In [None]:
# Copyright 2021 Google LLC
#
# Licensed under the Apache License, Version 2.0 (the "License");
# you may not use this file except in compliance with the License.
# You may obtain a copy of the License at
#
#     https://www.apache.org/licenses/LICENSE-2.0
#
# Unless required by applicable law or agreed to in writing, software
# distributed under the License is distributed on an "AS IS" BASIS,
# WITHOUT WARRANTIES OR CONDITIONS OF ANY KIND, either express or implied.
# See the License for the specific language governing permissions and
# limitations under the License.

# Feedback or issues?

For any feedback or questions, please open an [issue](https://github.com/googleapis/python-aiplatform/issues).

# Vertex SDK for Python: Custom Training using Python Package, Managed Text Dataset, and TF-Serving Container Example
To use this Jupyter notebook, copy the notebook to a Google Cloud Notebooks instance with Tensorflow installed and open it. You can run each step, or cell, and see its results. To run a cell, use Shift+Enter. Jupyter automatically displays the return value of the last line in each cell. For more information about running notebooks in Google Cloud Notebook, see the [Google Cloud Notebook guide](https://cloud.google.com/vertex-ai/docs/general/notebooks).

This notebook demonstrate how to create a Custom Model using Custom Python Package Training, with a Vertex AI Dataset, and how to serve the model using Tensorflow-Serving Container for online prediction, and batch prediction. It will require you provide a bucket where the dataset will be stored.

Note: you may incur charges for training, prediction, storage or usage of other GCP products in connection with testing this SDK.

### Install Vertex SDK for Python


After the SDK installation the kernel will be automatically restarted.

In [None]:
!pip3 uninstall -y google-cloud-aiplatform
!pip3 install google-cloud-aiplatform
import IPython

app = IPython.Application.instance()
app.kernel.do_shutdown(True)

### Enter Your Project and GCS Bucket

Enter your Project Id in the cell below. Then run the cell to make sure the Cloud SDK uses the right project for all the commands in this notebook.

In [None]:
MY_PROJECT = "YOUR PROJECT ID"
MY_STAGING_BUCKET = "gs://YOUR BUCKET"  # bucket should be in same region as ucaip

### Set Your Application Name, Task Name, and Directories.


In [None]:
APP_NAME = "keras-text-class-stack-overflow-tag"
TASK_TYPE = "mbsdk_custom-py-pkg-training"
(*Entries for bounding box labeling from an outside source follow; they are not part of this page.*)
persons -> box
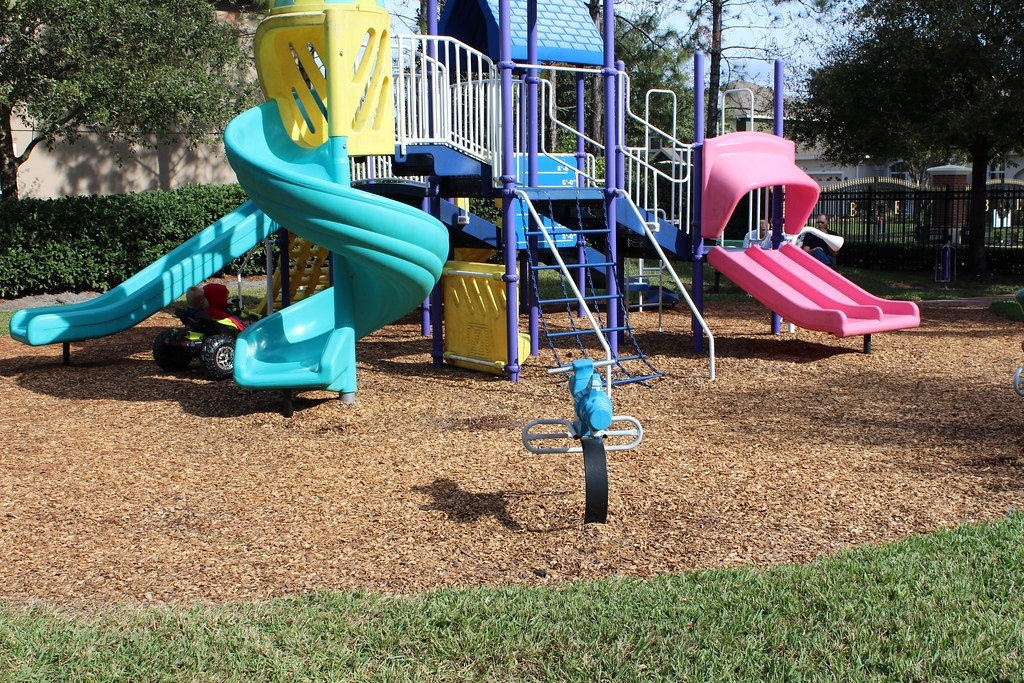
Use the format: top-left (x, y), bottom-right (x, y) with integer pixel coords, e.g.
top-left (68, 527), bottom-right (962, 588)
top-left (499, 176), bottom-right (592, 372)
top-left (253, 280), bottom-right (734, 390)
top-left (202, 283), bottom-right (250, 331)
top-left (803, 214), bottom-right (839, 270)
top-left (742, 220), bottom-right (773, 249)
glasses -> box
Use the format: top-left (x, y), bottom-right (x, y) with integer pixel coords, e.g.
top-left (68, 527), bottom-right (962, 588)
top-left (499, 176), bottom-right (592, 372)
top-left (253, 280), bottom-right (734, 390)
top-left (817, 221), bottom-right (828, 224)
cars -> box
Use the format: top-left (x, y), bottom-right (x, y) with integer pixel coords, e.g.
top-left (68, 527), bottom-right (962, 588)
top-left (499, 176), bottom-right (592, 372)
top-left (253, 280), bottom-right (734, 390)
top-left (155, 285), bottom-right (271, 380)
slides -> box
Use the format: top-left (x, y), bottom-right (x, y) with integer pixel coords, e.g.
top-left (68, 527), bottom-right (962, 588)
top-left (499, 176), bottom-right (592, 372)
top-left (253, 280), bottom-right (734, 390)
top-left (707, 243), bottom-right (920, 337)
top-left (224, 87), bottom-right (450, 396)
top-left (7, 198), bottom-right (281, 347)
TASK_NAME = f"{TASK_TYPE}_{APP_NAME}"

TASK_DIR = f"./{TASK_NAME}"
DATA_DIR = f"{TASK_DIR}/data"

print(f"Task Name:      {TASK_NAME}")
print(f"Task Directory: {TASK_DIR}")
print(f"Data Directory: {DATA_DIR}")

### Set a GCS Prefix

If you want to centeralize all input and output files under the gcs location.

In [None]:
BUCKET_NAME = MY_STAGING_BUCKET.split("gs://")[1]
GCS_PREFIX = f"{TASK_TYPE}/{APP_NAME}"

print(f"Bucket Name:    {BUCKET_NAME}")
print(f"GCS Prefix:     {GCS_PREFIX}")

# Stack Overflow Data
We download the stack overflow data from from  https://storage.googleapis.com/download.tensorflow.org/data/stack_overflow_16k.tar.gz and will create a Vertex AI managed text dataset. 
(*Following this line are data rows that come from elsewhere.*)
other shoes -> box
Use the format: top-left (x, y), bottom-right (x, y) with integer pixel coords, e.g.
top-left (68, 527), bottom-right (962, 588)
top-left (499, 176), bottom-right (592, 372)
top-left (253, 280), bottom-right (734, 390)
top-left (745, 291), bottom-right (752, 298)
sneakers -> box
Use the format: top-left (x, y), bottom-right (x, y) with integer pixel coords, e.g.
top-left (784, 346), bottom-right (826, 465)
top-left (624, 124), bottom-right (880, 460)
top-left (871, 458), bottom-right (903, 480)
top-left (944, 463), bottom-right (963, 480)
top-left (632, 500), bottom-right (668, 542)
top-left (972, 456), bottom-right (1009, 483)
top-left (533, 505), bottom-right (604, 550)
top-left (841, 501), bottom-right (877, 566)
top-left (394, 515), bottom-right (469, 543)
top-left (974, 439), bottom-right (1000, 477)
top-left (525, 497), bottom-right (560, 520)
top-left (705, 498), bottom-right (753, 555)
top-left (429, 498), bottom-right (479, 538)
The Stack Overflow Data is licensed under the Creative Commons Attribution-ShareAlike 3.0 Unported License. To view a copy of this license, visit http://creativecommons.org/licenses/by-sa/3.0/ 

For more information about this dataset please visit: https://console.cloud.google.com/marketplace/details/stack-exchange/stack-overflow


### Utility Functions to Download Data and Prepare CSV Files for Creating Vertex AI Managed Dataset

In [None]:
import csv
import os

from google.cloud import storage
from tensorflow.keras import utils


def upload_blob(bucket_name, source_file_name, destination_blob_name):
    """Uploads a file to the bucket."""

    storage_client = storage.Client()
    bucket = storage_client.bucket(bucket_name)
    blob = bucket.blob(destination_blob_name)

    blob.upload_from_filename(source_file_name)

    destination_file_name = os.path.join("gs://", bucket_name, destination_blob_name)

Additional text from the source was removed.